The demographic facts have a peculiar epistemic status worth pausing on. Most of the claims in this book are provisional, hedged, awaiting replication. The core demographic claims are not. The people who will be over sixty-five in 2050 have already been born; the fertility decline that will shape the second half of the century is already most of the way through its course; and the age structure of the world in twenty-five years’ time can be projected with a confidence that no longevity trial can yet approach. Demography is the one part of the longevity conversation where the future is, to a first approximation, already visible. That is what makes it the right entry point into the social dimensions explored in the chapters that follow.
12.1 The demographic transition
Every society that has industrialised has passed through the same broad sequence, known to demographers as the demographic transition: death rates fall first, birth rates fall afterwards, and in the gap between the two the population grows quickly and then, as fertility settles below the level needed to replace each generation, begins to age and eventually to shrink. The transition is not a theory about the future; it is a description of what has already happened across most of the world, and is now happening in the parts that industrialised later. Its two engines are a fall in fertility and a rise in survival, and the most recent comprehensive estimates let us put numbers on both.

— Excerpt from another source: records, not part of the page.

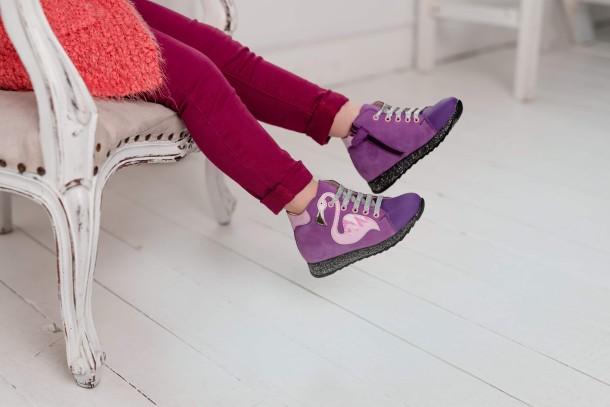 Девочка обута в детские демисезонные ботинки (подкладка кожа) Woopy Fashion фиолетовые (5022) Фото 2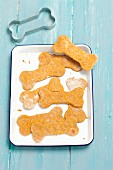 Wholemeal carrot biscuits for dogs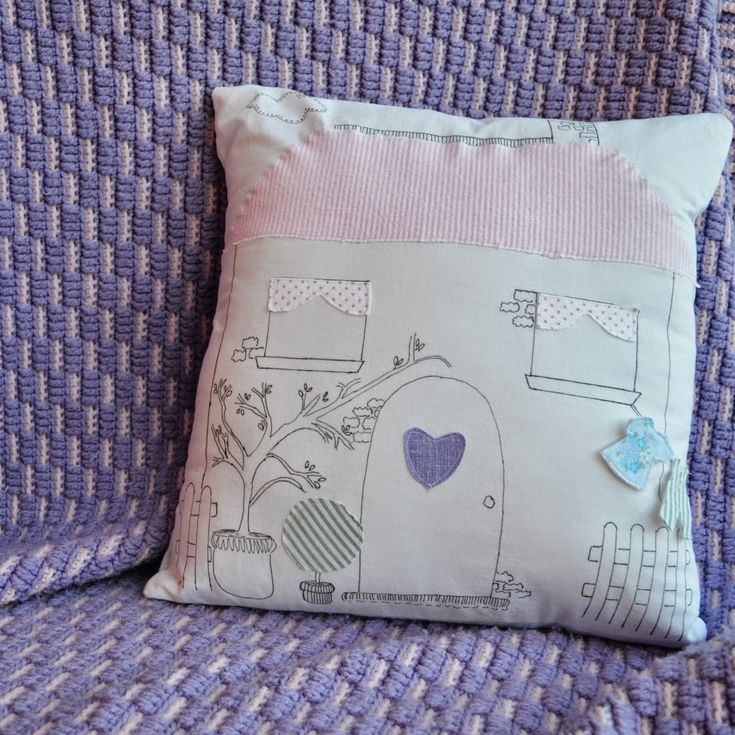 Snugglebug University: House Pillow Tutorial - This can easily be converted to embroidery pretty easy. & 644 best Pillows Pillows and Pillows! images on Pinterest ... pillowsntoast.com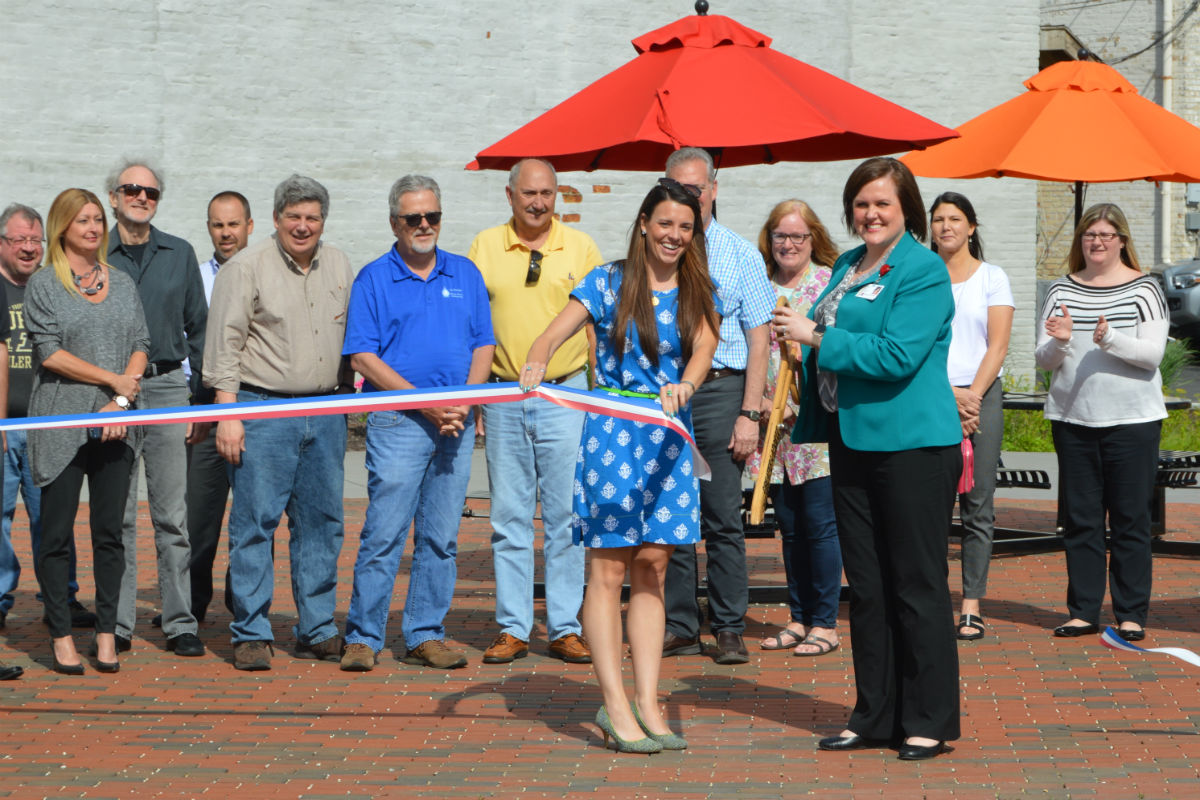 Greater La Porte Chamber of Commerce Hosts Ribbon Cutting Ceremony for Plaza 618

The fall in fertility has been larger and faster than almost anyone anticipated. According to the most recent global demographic analysis, the world’s total fertility rate — the number of children an average woman would bear over her lifetime at prevailing rates — more than halved between 1950 and 2021, from about 4.8 to 2.2, and is projected to continue falling to roughly 1.8 by 2050 and 1.6 by the century’s end (GBD 2021 Fertility and Forecasting Collaborators, 2024). The number of children born worldwide each year has already passed its peak, in the middle of the 2010s, and has been declining since. The threshold that matters is the replacement level of about 2.1 children per woman, below which each generation is smaller than the one before. By 2021 fertility had fallen below replacement in over half of all countries and territories; by 2100 it is projected that only a handful — most of them in sub-Saharan Africa — will remain above it. The same analysis projects a striking redistribution of the world’s births: by the end of the century, more than half of all children will be born in sub-Saharan Africa, the one region still early in its transition (GBD 2021 Fertility and Forecasting Collaborators, 2024). The world is not ageing uniformly. It is ageing fastest where it industrialised first, and remains young where industrialisation is most recent.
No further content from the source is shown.